-- start of Given data --

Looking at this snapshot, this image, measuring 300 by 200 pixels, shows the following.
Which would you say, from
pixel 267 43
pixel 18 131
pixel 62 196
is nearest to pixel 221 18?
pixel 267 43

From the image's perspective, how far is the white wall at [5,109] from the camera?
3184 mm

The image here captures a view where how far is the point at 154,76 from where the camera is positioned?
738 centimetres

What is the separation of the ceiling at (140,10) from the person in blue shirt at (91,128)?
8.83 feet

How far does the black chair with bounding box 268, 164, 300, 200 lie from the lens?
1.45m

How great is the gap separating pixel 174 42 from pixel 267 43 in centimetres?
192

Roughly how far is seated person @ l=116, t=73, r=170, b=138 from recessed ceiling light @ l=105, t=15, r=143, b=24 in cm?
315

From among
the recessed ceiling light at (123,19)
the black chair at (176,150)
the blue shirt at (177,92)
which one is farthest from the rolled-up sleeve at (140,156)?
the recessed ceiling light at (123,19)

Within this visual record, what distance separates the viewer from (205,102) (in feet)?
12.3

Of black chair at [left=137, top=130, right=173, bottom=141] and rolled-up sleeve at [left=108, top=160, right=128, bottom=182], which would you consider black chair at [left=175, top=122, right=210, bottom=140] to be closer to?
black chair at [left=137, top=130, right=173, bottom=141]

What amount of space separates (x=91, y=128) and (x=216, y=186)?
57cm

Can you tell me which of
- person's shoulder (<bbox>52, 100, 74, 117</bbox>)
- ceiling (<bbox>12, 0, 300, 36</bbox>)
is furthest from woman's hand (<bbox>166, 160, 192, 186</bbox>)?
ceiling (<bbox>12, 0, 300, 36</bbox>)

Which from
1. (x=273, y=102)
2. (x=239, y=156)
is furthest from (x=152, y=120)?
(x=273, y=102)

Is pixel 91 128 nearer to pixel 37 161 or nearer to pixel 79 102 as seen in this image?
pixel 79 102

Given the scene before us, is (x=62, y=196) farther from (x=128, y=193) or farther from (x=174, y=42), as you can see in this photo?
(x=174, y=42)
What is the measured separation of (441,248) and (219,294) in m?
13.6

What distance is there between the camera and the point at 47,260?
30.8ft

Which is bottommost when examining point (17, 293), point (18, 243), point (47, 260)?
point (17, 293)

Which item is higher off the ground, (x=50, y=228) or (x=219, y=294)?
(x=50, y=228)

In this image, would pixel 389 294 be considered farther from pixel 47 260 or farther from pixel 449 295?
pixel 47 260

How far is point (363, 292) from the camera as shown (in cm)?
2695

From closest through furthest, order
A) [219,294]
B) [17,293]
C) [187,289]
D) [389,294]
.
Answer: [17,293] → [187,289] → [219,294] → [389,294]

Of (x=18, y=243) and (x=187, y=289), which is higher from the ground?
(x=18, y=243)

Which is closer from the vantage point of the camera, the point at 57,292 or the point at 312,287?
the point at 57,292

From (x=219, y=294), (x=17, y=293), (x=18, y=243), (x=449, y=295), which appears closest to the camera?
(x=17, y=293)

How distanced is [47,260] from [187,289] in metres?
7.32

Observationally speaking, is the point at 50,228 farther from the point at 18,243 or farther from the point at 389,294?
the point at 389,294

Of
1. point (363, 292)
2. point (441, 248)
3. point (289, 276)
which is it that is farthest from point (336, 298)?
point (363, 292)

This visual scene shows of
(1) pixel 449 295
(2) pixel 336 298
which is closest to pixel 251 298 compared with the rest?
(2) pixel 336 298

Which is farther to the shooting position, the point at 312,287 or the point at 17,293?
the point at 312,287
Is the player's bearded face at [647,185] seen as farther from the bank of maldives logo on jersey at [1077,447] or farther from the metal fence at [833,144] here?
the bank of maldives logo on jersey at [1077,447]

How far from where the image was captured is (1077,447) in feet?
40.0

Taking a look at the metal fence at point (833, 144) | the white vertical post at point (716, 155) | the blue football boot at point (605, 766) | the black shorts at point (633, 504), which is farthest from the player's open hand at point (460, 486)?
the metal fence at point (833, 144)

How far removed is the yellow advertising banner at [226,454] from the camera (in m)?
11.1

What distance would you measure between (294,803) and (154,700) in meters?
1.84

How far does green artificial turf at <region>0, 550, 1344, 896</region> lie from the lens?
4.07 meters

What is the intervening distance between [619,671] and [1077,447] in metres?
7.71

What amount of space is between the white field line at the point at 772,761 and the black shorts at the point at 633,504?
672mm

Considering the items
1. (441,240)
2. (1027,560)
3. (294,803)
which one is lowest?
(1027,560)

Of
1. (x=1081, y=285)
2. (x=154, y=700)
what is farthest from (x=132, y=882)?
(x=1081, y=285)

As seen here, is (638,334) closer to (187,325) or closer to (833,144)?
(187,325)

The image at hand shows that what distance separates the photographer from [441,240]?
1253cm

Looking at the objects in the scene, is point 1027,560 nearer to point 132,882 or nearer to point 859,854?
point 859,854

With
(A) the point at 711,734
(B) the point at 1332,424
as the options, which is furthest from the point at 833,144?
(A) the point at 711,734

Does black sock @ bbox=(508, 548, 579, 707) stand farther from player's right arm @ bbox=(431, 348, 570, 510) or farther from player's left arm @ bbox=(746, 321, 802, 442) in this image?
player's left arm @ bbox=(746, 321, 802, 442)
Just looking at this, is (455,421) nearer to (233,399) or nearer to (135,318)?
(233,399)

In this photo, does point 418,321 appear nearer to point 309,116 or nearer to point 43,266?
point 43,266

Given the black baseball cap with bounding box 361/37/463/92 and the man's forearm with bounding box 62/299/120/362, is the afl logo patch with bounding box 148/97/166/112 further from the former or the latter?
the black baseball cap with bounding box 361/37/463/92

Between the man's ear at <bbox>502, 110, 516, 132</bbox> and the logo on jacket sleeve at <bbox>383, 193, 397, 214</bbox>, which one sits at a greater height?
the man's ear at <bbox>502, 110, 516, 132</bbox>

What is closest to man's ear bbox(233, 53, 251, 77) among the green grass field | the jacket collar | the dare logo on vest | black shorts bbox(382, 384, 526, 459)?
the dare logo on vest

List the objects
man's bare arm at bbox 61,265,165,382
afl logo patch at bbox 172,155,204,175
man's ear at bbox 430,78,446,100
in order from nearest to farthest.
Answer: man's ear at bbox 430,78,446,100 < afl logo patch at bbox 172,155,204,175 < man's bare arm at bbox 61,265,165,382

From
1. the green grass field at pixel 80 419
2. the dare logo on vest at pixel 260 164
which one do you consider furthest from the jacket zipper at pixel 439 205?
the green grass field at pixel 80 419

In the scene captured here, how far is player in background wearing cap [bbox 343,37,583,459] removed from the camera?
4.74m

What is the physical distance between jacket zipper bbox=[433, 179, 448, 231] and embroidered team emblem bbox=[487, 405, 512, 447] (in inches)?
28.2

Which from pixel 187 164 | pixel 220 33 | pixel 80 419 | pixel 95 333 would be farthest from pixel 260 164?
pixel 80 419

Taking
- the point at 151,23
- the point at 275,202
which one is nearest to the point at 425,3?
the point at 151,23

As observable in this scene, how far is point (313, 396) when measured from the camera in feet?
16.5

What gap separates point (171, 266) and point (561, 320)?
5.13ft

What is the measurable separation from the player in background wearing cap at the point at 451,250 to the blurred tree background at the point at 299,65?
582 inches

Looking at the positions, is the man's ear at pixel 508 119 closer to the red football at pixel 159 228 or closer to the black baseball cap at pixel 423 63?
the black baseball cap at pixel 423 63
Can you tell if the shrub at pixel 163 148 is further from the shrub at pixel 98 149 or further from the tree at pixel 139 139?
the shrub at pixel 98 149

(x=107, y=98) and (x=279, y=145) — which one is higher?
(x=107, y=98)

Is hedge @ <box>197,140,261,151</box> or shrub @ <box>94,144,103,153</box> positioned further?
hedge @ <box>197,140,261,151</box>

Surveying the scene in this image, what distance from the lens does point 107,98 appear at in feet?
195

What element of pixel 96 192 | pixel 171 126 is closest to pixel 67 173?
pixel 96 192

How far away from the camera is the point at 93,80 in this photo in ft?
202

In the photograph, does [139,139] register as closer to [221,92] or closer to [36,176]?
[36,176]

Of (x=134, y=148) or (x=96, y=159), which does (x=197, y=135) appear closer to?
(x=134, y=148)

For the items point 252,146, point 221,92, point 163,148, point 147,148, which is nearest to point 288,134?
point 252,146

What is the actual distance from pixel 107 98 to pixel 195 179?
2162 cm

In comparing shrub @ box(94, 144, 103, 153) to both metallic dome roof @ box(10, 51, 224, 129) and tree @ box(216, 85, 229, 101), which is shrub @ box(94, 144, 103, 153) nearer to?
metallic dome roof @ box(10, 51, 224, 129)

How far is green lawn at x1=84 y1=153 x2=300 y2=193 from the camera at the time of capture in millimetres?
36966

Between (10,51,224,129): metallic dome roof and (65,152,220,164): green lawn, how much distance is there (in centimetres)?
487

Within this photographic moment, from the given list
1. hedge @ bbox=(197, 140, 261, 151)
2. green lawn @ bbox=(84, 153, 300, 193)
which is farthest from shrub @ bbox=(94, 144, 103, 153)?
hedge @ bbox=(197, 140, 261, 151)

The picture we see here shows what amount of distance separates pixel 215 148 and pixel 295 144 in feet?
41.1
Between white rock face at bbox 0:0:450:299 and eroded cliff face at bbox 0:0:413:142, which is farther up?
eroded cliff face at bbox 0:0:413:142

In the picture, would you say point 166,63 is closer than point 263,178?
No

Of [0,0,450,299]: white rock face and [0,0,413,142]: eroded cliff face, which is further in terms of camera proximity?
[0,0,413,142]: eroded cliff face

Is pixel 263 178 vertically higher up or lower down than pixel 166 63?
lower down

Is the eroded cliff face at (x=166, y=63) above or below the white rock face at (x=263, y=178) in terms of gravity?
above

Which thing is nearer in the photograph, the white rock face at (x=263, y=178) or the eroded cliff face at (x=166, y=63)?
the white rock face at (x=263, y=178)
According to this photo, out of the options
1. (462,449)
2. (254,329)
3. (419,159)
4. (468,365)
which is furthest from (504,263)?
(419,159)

-- end of Given data --

* [Stated goal] Copy the stretch from the line containing "According to this photo, out of the options" through the end of the rows, swapping "furthest" for "farthest" and leaving everything else the same.

* [Written answer]
According to this photo, out of the options
1. (462,449)
2. (254,329)
3. (419,159)
4. (468,365)
which is farthest from (504,263)?
(419,159)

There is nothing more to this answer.